Here is a new thought: maybe I hated my mother's womb because I knew that this life's journey was starting at spiritual rock bottom. I wasn't born into spiritual privilege; like having enlightened or philosophical parents. I wasn't born already half way up the mountain. I was born into alcoholism, co-dependence; the deepest pain and despair imaginable existed my family.
I looked at the DNA of pain and anger and hate. I felt the net of this pain full DNA settle in. I fought off the poisons of thalidomide and alcohol. Then I looked up. I saw that somehow I could climb out of this pit. Somehow I could find sunlight. I realized the energy it would take. Begrudgingly I said, "Okay God. I'll do it."
When I left the convent, I was determined to be spouse to the Lord anyway. When I left The Church, I was determined to have communion anyway. Jesus said, "I am the bread of life." He is teaching us something new.

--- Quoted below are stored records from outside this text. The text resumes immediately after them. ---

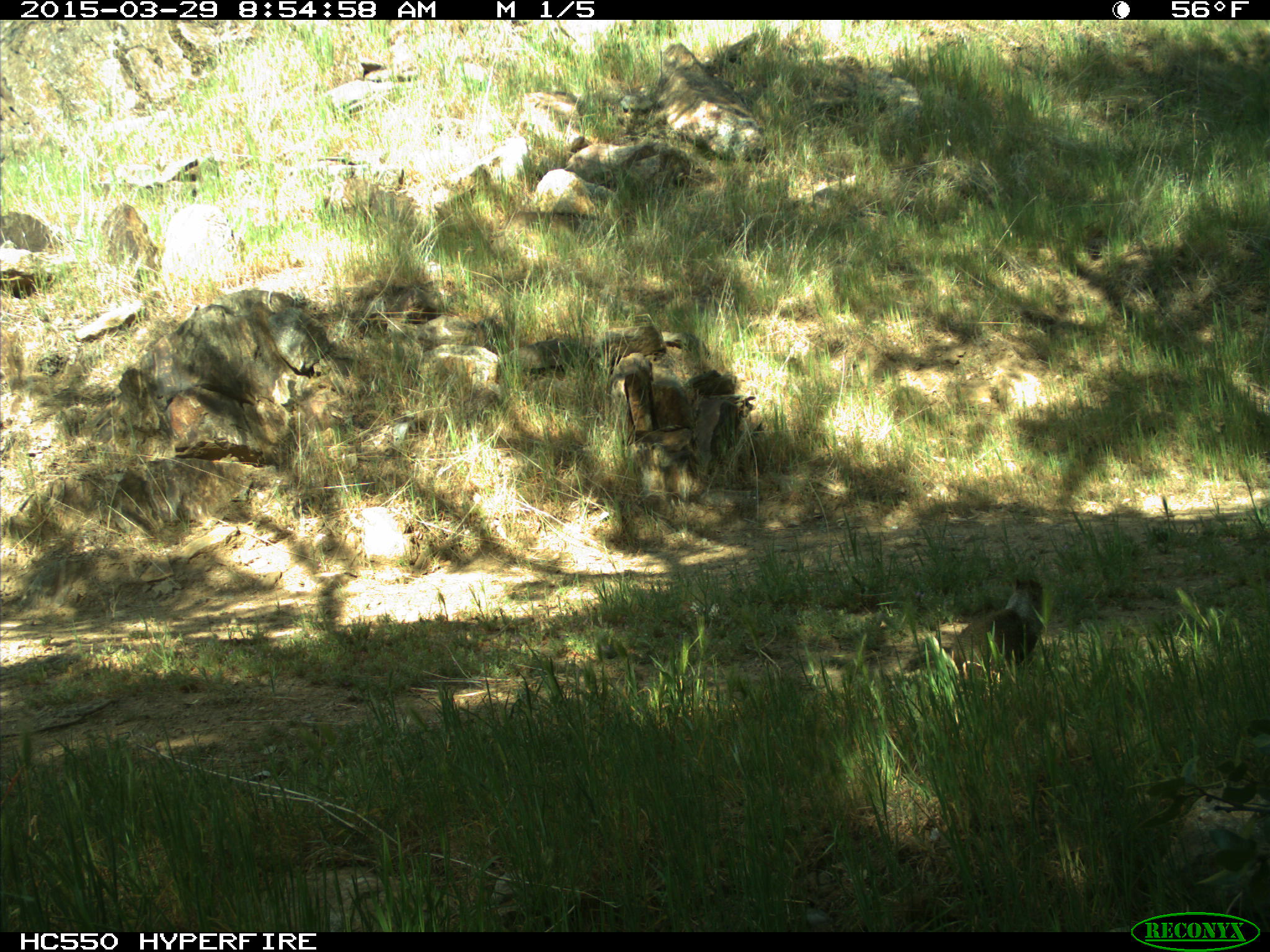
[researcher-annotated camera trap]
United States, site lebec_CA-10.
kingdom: Animalia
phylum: Chordata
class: Mammalia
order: Rodentia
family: Sciuridae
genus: Otospermophilus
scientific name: Otospermophilus beecheyi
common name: california ground squirrel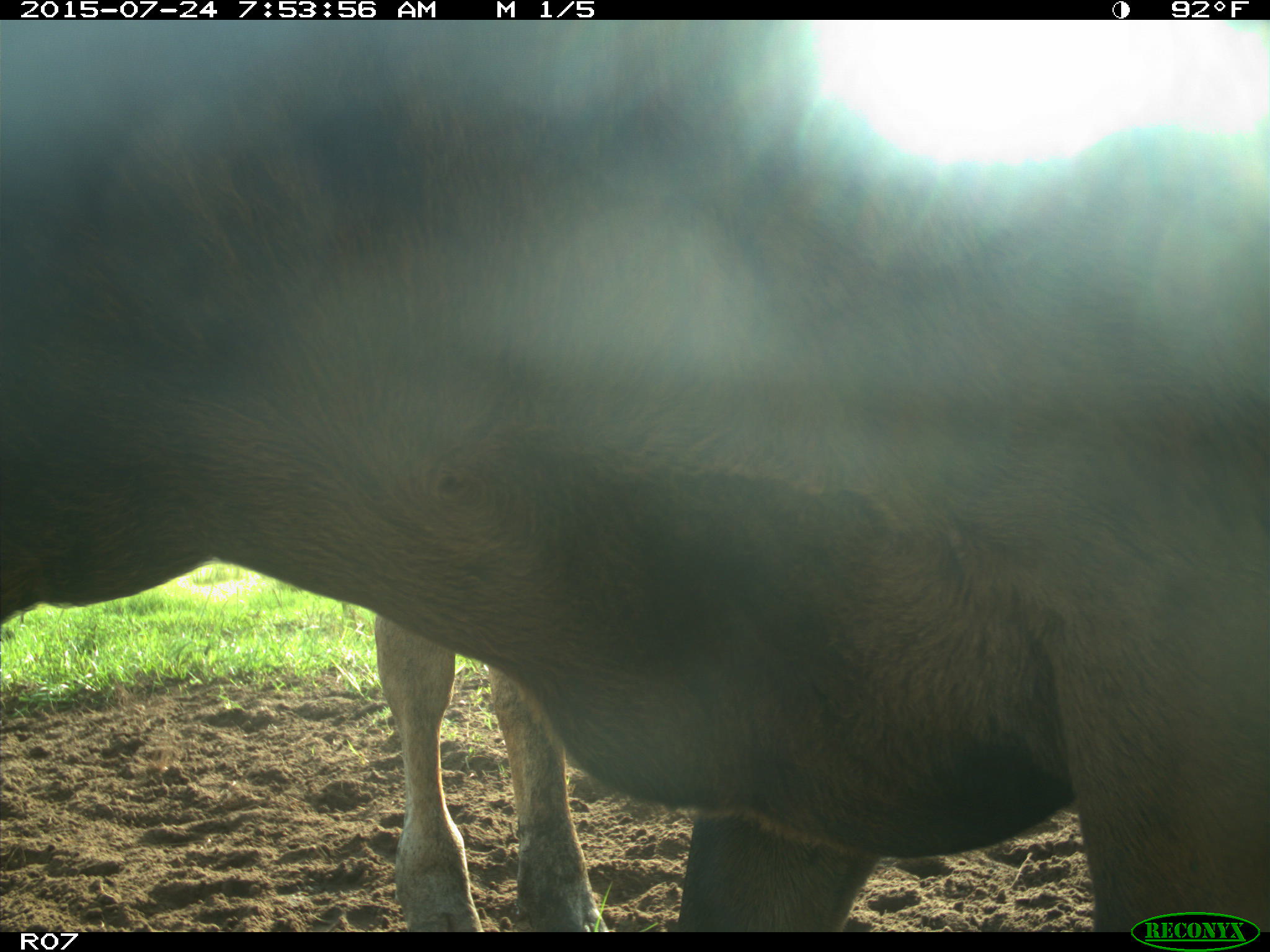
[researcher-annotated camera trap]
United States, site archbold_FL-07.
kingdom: Animalia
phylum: Chordata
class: Mammalia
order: Artiodactyla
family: Bovidae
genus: Bos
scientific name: Bos taurus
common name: domestic cow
Bos taurus (domestic cow).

It is not to have communion but to be communion. DNA and bread of life are the same thing. Allow Life to eat you. Be consumed by Life.
Feed every scrap of pain into the fire of your heart burning within. Let the fire of your heart burn you up. This is life. This is communion. This is to be The Way, The Truth and The Life. This is to follow Jesus and be his disciple. This is the imitation of Christ.